Every HBsAg positive patient (patient with HBV infection) should be tested for the hepatitis delta virus. The first step is often a test for anti-HDV antibody (a protein produced following an immune response to the virus) followed by a test for HDV RNA.
In cases of HBV-HDV coinfection, HBsAg, HBeAg (both proteins made by HBV) and HBV DNA all appear in serum (a component of blood) during the incubation period. IgM antibodies (a class of antibodies) against HBV core antigen (Anti-HBc protein) appear at the onset of clinical disease and are indicative of acute coinfection. The HDV markers, anti-HDV IgM (IgM antibodies) and the HDAg appear in the serum subsequently.
In the acute (early) phase of the HDV superinfection, there are high titers (amounts) of IgM and IgG (another common class of antibody) anti-HDV antibodies and the only antibody against the HBc is anti-HBc IgG.
Chronicity is defined by the persistently increasing (1) titers of anti-HDV antibodies and (2) HDV RNA levels. However quantifying the levels of HDV RNA has been difficult as the relevant assays are not standardized and the results are often not comparable due to different sensitivities of the assays used. Recently, however, consensus commercial kits have also become available, overcoming many of the standardization issues.
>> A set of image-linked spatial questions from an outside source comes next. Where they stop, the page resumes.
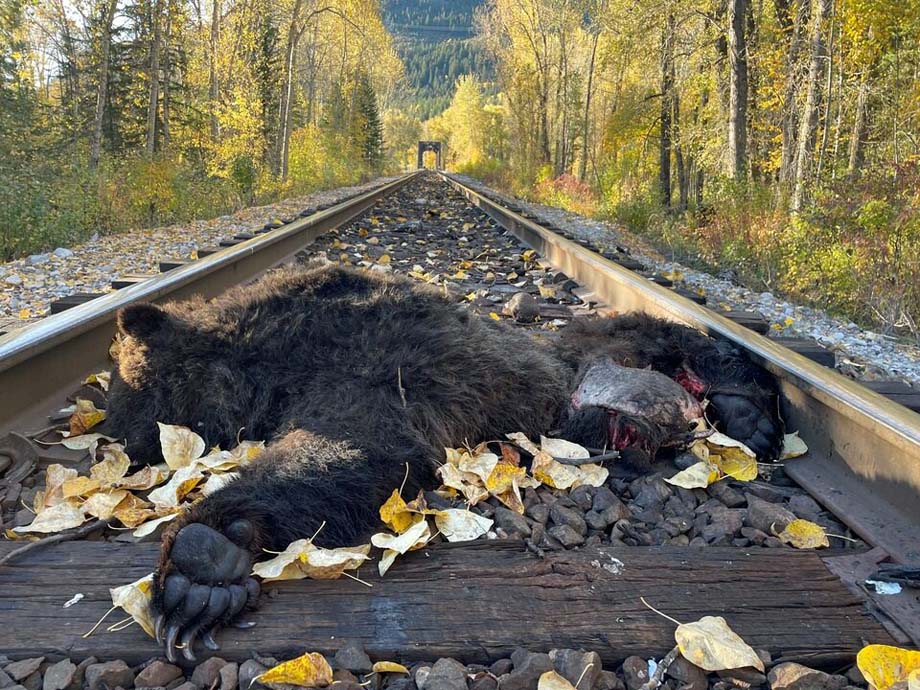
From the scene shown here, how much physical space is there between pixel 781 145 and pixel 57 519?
54.5 ft

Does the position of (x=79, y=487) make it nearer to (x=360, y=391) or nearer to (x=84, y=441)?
(x=84, y=441)

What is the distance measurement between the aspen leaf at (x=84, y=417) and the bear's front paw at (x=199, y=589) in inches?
49.2

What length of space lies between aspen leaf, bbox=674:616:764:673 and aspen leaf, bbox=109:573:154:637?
1.09 m

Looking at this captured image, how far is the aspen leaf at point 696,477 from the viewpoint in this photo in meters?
2.21

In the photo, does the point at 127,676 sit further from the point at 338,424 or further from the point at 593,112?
the point at 593,112

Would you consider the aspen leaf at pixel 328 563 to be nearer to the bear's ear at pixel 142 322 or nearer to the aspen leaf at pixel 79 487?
the aspen leaf at pixel 79 487

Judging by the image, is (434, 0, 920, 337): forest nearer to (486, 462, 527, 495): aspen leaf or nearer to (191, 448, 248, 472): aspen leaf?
(486, 462, 527, 495): aspen leaf

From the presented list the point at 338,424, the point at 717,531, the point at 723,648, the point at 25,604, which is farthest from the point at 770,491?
the point at 25,604

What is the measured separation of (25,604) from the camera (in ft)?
4.94

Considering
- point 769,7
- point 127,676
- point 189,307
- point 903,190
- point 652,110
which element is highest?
point 769,7

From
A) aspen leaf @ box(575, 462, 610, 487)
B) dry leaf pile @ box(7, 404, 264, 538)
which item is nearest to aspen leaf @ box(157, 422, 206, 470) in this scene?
dry leaf pile @ box(7, 404, 264, 538)

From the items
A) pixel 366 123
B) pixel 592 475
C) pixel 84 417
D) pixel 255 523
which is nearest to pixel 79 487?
pixel 84 417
If HDV RNA is positive, the next steps are to perform liver biopsy and fibroscan to understand the extent of the disease. This is referred to as the grading and staging of liver disease. Surveillance for hepatocellular carcinoma (liver cancer) is carried out by ultrasound and antiviral therapy may be explored. HDV RNA quantification is indicated when antiviral treatment is planned.
The assessment of the severity of the liver disease involves an assessment of biochemical markers of liver function, including AST, ALT, GGT, alkaline phosphatase, bilirubin, serum albumin and globulins, INR, creatinine and complete blood counts. Other causes of chronic liver disease are systematically excluded before the final diagnosis is made.
HDV genotyping, performed by some research laboratories, may help to identify patients with a higher or lower risk of developing end-stage liver disease, and response to treatment.